-- start of Dataset content --

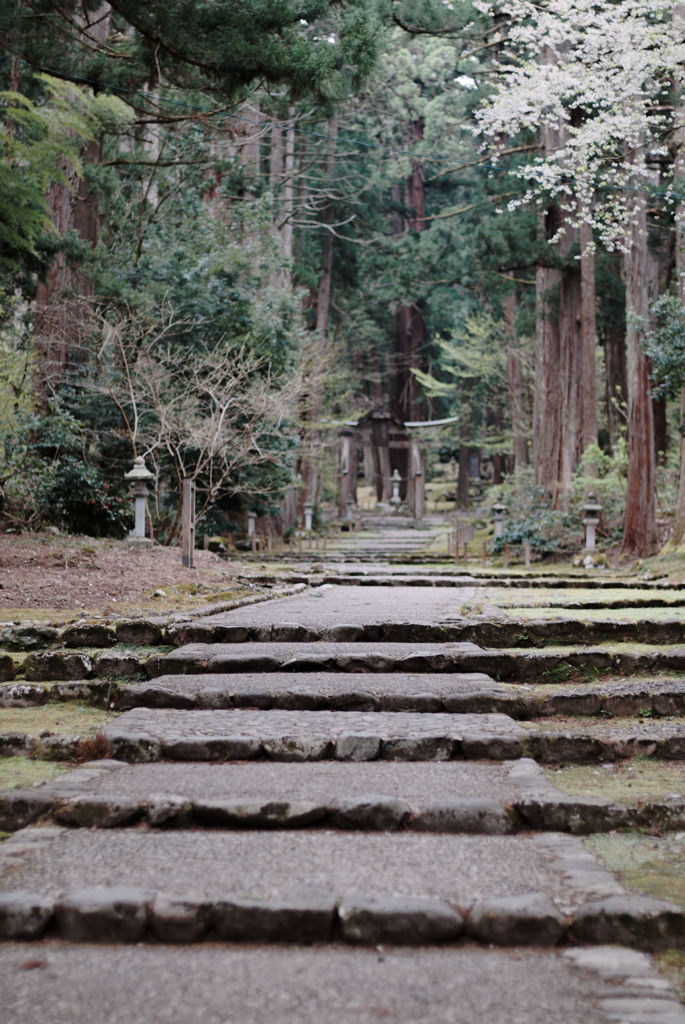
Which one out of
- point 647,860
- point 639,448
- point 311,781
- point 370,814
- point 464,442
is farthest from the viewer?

-- end of Dataset content --

• Task to complete: Rewrite every entry above, renaming "viewer" to "camera" and keeping all other text unchanged. Omit the pictures.

• Reply to the task:
Which one out of
- point 647,860
- point 639,448
- point 311,781
- point 370,814
- point 464,442
is farthest from the camera?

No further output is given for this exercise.